Alternatives to on-line testing proposed by licensees will be considered where special circumstances exist and where the objective of high reliability can be met in another way.

Response

San Onofre Unit 1 is not designed to permit on-line reactor trip breaker functional testing. As discussed in responses to Positions 4.1 and 4.2 above and 4.5.3 below, we are participating in the Westinghouse Owners Group programs for determining suitable testing intervals, maintenance programs and breaker replacement intervals in order to assure high breaker reliability. The schedules for our responses to you concerning the impact of the Westinghouse Owners Group programs on maintenance and testing programs at San Onofre Unit 1 are identified in our responses to Positions 4.1, 4.2 and 4.5.3.

3. Existing intervals for on-line functional testing required by Technical Specifications shall be reviewed to determine that the intervals are consistent with achieving high reactor trip system availability when accounting for considerations such as:
1. uncertainties in component failure rates
2. uncertainty in common mode failure rates
3. reduced redundancy during testing
4. operator errors during testing
5. component "wear-out" caused by the testing Licensees currently not performing periodic on-line testing shall determine appropriate test intervals as described above. Changes to existing required intervals for on-line testing as well as the intervals to be determined by licensees currently not performing on-line testing shall be justified by information on the sensitivity of reactor trip system availability to parameters such as the test intervals, component failure rates, and common mode failure rates.

Response

Reactor trip breaker testing is conducted on an annual basis consistent with the current Westinghouse recommendation. We are participating with the Westinghouse Owners Group in a program for determining suitable intervals for testings. The Owners Group has submitted a report, WCAP-10271, "Evaluation of Surveillance Frequencies and Out-of-Service Times for the Reactor Protection Instrumentation System" to the NRC.

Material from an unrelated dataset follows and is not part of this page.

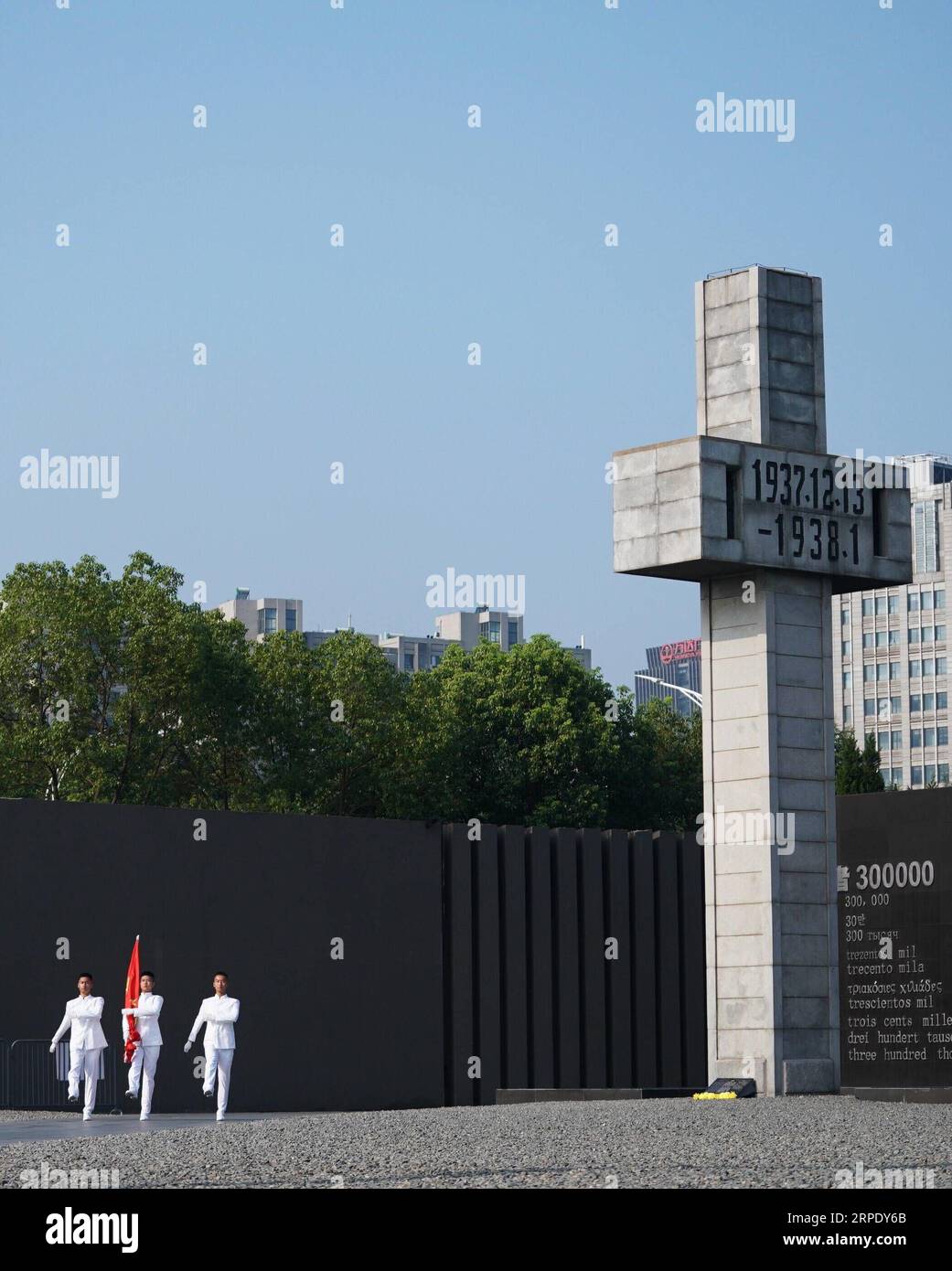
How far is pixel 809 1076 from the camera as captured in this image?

This report describes the impact of RPS unavailability of current and extended surveillance intervals. The Westinghouse Owners Group and the NRC staff are currently resolving open items concerning WCAP-10271.

Westinghouse Owners Group recommendations will be reviewed and necessary changes to our testing, maintenance, and inspection procedures will be

-25 made upon completion of the program. We will review the recommendations resulting from the Westinghouse Owners Group program and provide you with a response within ninety days of the issuance of the recommendations.

This response will provide the status of our review and our plans and schedules for completing the review and our plans and schedules, if available, for actions to be taken as a result of our review. Also included will be plans and schedules for any additions or changes to the Technical Specifications.